■ What the task asks: Continue the blog post about savory salmon macarons, starting right after its final line.

--- START OF Supplied text ---

I love macarons. I love making them, eating them, Reading about them, you name it. I'd like to share a really great story about macarons with you. It's written and photographed by Cristina Lasarte and presented on the Hip Paris blog by Genevieve Sandifer. Thank you Genevieve for sharing your wonderful work. Cristina Lasarte is the voice behind the gorgeous blog From Buenos Aires to Paris. Her mouthwatering photography and playful recipes, inspired by her Argentinean heritage and her new life in France, keep us coming back to her blog again and again. Here, she shares her recipe for Blue Smoked Salmon Macarons, the perfect amuse-bouche for your next elegant get-together.
Geneviève Sandifer— Half-French, half-American and 100% cool, Genevieve is based in New York, but visits Paris (and her family) as often as possible. Geneviève’s finger is always on the pulse of the latest cultural happenings. From insider tips on how to navigate Parisian etiquette to artsy recommendations and restaurant reviews, she knows what’s up and she’s happy to share—if you can keep a secret. The Hip Paris Blog is great, and I hope you'll visit it, and enjoy it as much as I do.
Here's the Exerpt:
It was exactly my fourth post ever… Those who had been following my blog right from the very first day (if I did have any followers to speak of then) saw a shy Argentinean blogger producing some mauve macarons, photographed in a ring box.
The photo was picked up by Foodgawker and before I had even really understood what blogging was about, the world was looking at my blog: Singapore, Alaska, Arkansas, Russia… One thousand clicks in two hours. That was back in 2009. You can still find the recipe here, and in Audrey Hepburn’s company here.
Savory macarons are not my invention. In fact, the “father” of modern macarons, Pierre Hermé, started playing with the idea of giving traditional sweet macarons a savory twist long ago.
One day, I thought of making something elegant… Something with salmon, and something black… Yes, black macarons!
I went to G. DeTout to buy black food coloring. Back home, I started adding tiny quantities of this coloring to my Italian meringue, and it started turning…mauve. Mauve? Another half coffee spoon… deeper mauve! I paused and wondered: should I continue adding color, or stop here? I hate it when macarons dye my tongue! And this shade of mauve was so beautiful… And it matched my poppy seeds perfectly! Yes, the match was sealed.
Today, my mauve salmon macarons have become a trademark of my Menu Malbec catering service. After all this time, I decided a new photo shoot was in order. After all, two years of blogging had improved my photography skills.
I have to admit that sometimes people look at me with a skeptical eye: “Salmon in a sweet macaron? Is the crust savory at least?” Until the first bite, when all doubts vanish!
The savory macarons are here to stay… Not only with salmon, but with foie gras now as well…who could think of something more appropriate for holiday parties? Chicissime!
Basic Macaron Recipe (depending on size, you will get approx. 60 shells = 30 macarons)

--- END OF Supplied text ---
--- START OF Listed records ---

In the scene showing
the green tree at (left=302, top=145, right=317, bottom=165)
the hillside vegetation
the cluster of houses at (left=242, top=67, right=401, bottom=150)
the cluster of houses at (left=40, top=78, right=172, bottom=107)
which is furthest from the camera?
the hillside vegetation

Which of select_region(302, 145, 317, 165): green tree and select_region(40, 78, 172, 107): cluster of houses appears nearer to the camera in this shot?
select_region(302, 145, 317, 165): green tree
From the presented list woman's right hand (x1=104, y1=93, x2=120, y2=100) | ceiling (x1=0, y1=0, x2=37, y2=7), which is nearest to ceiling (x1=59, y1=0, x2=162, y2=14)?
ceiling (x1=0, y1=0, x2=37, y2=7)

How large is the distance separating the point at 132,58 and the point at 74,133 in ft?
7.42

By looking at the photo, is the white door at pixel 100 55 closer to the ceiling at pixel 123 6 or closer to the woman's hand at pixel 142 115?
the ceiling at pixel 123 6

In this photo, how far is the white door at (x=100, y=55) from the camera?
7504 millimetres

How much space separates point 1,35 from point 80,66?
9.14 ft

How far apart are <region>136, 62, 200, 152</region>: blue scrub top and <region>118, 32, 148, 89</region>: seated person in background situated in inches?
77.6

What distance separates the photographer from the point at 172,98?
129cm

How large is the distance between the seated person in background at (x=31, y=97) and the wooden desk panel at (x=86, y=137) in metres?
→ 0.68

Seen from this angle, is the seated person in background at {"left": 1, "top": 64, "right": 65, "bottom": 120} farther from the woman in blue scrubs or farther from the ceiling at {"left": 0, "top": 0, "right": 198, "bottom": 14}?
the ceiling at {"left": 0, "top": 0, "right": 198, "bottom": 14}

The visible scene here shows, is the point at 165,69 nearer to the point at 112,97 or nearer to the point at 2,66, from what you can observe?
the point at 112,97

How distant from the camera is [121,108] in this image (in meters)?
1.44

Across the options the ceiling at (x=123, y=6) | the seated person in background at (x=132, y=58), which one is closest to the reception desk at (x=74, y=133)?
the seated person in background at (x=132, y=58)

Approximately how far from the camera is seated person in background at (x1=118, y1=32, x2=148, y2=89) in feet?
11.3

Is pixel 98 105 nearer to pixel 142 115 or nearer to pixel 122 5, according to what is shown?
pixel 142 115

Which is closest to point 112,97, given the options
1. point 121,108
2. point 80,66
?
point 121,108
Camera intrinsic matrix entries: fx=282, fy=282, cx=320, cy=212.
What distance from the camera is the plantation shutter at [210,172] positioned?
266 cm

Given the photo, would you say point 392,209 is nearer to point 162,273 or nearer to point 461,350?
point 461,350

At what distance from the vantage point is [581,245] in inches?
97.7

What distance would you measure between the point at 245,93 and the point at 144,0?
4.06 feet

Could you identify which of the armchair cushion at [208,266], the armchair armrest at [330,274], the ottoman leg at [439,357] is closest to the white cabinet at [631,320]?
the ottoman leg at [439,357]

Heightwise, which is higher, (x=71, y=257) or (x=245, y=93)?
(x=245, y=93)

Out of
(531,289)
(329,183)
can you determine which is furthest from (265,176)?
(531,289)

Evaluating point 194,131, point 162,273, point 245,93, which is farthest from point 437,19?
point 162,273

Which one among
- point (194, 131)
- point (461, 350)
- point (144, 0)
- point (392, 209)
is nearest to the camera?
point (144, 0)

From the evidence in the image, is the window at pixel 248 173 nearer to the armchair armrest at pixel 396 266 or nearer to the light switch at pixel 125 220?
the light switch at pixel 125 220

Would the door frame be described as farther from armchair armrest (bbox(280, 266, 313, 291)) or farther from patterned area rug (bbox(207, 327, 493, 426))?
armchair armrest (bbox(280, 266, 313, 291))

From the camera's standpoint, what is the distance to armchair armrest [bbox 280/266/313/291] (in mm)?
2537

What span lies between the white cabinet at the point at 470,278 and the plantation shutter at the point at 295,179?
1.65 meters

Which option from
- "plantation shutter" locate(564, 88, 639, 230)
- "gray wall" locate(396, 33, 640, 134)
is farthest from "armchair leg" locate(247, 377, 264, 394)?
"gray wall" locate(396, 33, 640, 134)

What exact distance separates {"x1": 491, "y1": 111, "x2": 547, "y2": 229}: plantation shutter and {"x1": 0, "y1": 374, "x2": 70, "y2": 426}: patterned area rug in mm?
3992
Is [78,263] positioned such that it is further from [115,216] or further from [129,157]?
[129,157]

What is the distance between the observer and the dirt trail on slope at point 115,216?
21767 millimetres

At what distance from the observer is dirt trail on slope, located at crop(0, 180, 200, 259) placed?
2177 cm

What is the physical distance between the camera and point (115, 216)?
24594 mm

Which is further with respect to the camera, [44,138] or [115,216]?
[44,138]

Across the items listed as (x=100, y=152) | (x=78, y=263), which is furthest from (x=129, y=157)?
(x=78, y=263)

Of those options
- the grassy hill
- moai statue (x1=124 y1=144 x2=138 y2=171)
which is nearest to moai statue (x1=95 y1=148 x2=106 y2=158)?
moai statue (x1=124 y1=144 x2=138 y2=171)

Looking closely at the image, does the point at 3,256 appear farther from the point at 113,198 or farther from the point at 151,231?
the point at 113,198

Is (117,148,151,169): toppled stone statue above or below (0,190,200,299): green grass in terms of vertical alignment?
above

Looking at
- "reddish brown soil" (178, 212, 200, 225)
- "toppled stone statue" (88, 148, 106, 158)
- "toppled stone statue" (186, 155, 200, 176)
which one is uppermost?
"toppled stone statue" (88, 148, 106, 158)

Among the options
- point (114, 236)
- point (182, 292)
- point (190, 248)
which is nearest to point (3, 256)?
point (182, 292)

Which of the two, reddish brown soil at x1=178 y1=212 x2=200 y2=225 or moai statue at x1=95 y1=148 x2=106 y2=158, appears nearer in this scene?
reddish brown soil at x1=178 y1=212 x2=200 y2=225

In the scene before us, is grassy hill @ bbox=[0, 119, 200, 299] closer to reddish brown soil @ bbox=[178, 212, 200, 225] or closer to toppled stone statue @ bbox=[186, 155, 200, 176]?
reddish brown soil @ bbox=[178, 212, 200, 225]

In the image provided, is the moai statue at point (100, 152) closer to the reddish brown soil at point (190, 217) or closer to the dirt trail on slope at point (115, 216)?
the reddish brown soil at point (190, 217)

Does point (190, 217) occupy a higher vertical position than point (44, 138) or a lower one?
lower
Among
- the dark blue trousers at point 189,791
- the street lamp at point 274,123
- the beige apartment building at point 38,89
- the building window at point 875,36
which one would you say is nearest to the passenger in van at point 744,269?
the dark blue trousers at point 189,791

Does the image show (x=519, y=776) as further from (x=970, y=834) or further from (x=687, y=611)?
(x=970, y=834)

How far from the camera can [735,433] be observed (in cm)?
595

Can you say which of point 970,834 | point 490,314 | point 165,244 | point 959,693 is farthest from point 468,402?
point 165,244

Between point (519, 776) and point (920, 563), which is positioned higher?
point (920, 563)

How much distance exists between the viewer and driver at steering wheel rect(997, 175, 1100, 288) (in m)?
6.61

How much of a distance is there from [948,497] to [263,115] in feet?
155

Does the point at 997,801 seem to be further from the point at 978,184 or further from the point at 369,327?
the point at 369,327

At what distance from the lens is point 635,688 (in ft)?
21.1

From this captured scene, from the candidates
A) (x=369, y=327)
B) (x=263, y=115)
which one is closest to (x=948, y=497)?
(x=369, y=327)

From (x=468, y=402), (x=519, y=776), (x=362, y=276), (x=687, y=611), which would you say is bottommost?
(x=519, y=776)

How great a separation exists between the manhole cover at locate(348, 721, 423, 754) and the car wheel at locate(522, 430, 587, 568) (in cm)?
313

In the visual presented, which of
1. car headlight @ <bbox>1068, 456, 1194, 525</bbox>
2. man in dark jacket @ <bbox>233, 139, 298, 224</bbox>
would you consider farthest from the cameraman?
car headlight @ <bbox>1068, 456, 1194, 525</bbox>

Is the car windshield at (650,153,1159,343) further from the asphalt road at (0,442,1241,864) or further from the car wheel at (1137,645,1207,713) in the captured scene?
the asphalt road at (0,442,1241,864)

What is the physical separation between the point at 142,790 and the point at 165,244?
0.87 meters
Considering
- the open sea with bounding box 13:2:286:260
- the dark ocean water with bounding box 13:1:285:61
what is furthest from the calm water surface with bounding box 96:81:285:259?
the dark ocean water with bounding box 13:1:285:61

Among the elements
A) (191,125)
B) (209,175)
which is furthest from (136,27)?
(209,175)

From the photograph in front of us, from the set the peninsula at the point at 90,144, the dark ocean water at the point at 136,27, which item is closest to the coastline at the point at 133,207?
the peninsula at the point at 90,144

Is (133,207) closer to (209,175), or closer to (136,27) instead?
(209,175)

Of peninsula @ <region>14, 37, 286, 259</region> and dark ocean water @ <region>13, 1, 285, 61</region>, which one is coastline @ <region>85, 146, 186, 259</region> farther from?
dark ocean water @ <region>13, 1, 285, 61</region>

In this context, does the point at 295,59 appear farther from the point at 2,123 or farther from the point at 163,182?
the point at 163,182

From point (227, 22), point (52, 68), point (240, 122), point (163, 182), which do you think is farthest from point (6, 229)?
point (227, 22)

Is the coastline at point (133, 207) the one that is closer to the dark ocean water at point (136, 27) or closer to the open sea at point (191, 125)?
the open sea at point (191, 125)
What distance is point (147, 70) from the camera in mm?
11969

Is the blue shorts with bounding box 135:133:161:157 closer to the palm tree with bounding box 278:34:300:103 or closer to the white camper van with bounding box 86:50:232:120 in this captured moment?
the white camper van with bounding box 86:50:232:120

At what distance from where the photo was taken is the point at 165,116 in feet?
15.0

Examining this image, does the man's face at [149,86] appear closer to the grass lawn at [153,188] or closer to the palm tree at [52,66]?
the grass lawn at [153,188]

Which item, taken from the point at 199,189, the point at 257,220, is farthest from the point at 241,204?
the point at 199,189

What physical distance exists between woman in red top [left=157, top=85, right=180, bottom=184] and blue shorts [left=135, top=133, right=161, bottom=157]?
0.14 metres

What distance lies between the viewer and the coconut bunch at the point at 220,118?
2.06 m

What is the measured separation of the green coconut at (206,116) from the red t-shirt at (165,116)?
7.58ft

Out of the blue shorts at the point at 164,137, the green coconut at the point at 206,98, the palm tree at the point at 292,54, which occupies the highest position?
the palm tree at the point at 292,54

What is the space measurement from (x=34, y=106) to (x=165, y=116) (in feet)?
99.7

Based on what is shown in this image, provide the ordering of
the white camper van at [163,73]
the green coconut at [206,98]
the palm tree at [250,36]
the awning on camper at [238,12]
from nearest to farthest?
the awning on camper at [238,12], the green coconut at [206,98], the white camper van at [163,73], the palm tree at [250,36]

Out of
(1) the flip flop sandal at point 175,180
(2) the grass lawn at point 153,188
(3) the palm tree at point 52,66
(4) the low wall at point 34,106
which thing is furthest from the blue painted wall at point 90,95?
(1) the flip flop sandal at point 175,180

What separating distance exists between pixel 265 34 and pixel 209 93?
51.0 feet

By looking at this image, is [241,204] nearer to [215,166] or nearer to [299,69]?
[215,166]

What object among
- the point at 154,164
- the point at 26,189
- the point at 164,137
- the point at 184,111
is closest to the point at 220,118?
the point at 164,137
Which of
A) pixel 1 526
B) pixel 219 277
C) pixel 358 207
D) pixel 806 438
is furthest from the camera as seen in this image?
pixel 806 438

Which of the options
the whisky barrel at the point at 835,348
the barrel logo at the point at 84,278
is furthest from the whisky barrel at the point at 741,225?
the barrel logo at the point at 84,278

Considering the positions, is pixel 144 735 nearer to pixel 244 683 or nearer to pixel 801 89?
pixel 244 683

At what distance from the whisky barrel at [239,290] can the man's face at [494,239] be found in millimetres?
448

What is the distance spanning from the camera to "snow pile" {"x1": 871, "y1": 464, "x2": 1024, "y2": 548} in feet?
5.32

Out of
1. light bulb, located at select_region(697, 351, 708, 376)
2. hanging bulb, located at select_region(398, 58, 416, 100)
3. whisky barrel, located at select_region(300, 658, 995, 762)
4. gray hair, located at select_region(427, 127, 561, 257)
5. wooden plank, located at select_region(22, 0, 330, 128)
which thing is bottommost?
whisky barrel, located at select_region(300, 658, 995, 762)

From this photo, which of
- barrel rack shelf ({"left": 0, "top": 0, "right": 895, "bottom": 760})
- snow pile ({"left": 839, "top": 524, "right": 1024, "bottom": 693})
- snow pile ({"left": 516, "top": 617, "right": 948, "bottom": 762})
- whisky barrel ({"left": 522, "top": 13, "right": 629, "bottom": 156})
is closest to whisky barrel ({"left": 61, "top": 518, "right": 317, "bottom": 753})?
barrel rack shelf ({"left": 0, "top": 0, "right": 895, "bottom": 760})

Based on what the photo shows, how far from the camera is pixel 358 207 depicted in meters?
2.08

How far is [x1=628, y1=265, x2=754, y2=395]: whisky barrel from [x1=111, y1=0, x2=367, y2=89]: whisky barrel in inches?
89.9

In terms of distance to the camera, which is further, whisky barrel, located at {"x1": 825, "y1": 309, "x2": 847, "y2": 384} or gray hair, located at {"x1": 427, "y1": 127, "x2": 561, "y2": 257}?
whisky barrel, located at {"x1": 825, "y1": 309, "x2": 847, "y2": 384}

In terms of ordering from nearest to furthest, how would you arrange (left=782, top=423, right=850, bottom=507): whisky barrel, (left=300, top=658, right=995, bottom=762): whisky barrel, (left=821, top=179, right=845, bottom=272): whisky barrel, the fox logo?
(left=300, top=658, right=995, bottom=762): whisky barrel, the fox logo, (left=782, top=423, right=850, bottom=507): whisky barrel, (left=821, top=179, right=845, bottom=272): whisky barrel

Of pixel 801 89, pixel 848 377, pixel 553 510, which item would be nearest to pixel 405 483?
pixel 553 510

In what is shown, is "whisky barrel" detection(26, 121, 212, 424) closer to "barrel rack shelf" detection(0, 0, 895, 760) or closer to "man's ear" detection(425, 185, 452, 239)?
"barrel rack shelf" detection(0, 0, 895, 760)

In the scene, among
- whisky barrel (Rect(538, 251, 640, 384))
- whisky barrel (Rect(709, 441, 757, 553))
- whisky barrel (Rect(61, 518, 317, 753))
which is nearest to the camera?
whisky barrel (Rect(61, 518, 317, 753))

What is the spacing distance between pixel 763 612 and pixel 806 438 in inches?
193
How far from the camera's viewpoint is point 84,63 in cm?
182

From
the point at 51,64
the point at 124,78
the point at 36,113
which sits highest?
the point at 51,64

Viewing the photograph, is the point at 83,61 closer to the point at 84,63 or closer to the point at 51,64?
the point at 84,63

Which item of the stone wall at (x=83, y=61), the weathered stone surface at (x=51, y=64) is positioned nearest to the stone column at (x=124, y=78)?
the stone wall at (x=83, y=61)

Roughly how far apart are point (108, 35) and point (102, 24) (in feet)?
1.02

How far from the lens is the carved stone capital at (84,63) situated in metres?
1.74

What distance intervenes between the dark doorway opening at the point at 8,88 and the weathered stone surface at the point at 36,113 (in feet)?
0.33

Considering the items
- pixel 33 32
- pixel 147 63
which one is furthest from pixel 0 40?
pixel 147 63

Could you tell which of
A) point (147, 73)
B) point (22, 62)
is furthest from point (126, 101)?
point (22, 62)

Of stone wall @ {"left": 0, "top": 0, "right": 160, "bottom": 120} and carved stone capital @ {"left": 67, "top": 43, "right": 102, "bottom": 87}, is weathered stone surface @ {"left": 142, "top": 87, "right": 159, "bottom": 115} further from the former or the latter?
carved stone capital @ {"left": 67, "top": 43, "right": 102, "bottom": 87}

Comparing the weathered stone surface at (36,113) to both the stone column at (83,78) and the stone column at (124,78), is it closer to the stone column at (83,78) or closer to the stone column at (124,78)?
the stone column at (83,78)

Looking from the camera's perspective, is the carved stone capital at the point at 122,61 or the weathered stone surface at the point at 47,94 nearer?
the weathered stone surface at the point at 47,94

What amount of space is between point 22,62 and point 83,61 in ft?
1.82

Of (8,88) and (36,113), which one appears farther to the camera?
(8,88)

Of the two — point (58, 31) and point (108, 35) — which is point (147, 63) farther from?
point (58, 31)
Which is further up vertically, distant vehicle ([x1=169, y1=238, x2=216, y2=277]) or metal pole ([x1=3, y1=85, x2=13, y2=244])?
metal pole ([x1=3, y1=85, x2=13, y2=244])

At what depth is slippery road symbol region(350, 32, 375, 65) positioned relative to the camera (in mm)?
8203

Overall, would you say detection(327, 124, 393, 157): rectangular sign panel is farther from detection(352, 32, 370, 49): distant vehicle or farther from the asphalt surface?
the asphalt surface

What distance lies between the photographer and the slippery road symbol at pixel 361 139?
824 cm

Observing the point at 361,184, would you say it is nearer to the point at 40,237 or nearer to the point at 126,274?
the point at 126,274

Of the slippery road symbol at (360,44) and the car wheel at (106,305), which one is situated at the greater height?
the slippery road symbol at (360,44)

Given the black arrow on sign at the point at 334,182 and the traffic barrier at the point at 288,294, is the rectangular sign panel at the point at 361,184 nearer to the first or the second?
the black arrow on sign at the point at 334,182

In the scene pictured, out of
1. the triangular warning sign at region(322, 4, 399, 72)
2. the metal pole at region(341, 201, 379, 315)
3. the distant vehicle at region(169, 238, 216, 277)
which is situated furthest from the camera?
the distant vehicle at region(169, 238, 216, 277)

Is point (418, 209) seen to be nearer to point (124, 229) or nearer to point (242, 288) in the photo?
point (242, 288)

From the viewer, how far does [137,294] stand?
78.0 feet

--- END OF Listed records ---

■ Right answer:
Courtesy of Geneviève Sandifer
almond flour, 190 gr icing sugar, 190 gr egg whites, 70 gr
For the syrup: granulated sugar, 190gr water, 60gr egg whites, 70gr
To make macarons, we use egg whites that have been kept in the fridge for at least one day…Why? Egg whites from fresh eggs have a firmer structure, they are less supple, and for the process of blending the egg whites with the other ingredients, “old” whites yield better results. Mind you! Remember to take the egg whites out of the fridge a few hours before starting so that they are at room temperature.
Sift the almond flour and icing sugar together. In a large bowl, fold 2/3 of this mixture in with the egg whites, and the food coloring. Remember that colors fade with baking so don’t be afraid if the color is a little intense at first. Combine the ingredients briskly. Don’t worry, nothing dangerous can happen at this stage!
Put the whites in the bowl of your stand mixer. In a saucepan, bring the water and sugar to 115°C. When your syrup reaches 100°C, start whipping the egg whites slowly into soft peaks. The idea is the whites should be ready the moment the syrup reaches the 115°C. Slowly, pour the syrup into the whites, and continue whipping until cool. Bravo! You have made an Italian meringue!
Add 1/3 of this meringue to the remaining 1/3 of the almond powder and powdered sugar mix. Combine everything well. Yes! Don’t be afraid of actually crushing your meringue, this is what you are supposed to do here! Add the rest of the meringue in little by little. The final result shouldn’t be too firm or too runny! Congratulations! You have finished the “macaronage”!
Pipe the macarons (with a pastry bag fitted with a plain 1 cm tip) on a baking sheet with a non-stick liner. For this recipe, my macarons measured 4cm in diameter. Tip the baking sheet slightly for an even final result. Let them sit until they are no longer sticky when you touch
Put them in the oven (150°C). After 6 minutes, rotate the baking sheet for an even result. Bake 6 more minutes, but keep in mind cooking time may vary slightly based on your oven. Take them out of the oven and let them rest on the non-stick liner (remove them from the baking sheet otherwise they will continue baking!). Desired result? Crispy on the outside, chewy on the inside…
1. The syrup should be folded with the whites at 118°C, this is why we remove it from the heat at 115°C….three more degrees will be reached by the time you move the saucepan from the stove to the stand-mixer. 2. If you use two baking sheets, instead of one (one on top of the other), you will prevent excessive drying….
For the filling:
* poppy seeds * smoked salmon, 200 gr * Cream cheese, 300 gr (any cream cheese, not too soft in texture, or mascarpone) * Vodka (enough to “soften the cheese” and according to personal taste)
(for 25/30 macarons, depending on size)
Written by Cristina Lasarte for the HiP Paris Blog. All images by Cristina Lasarte.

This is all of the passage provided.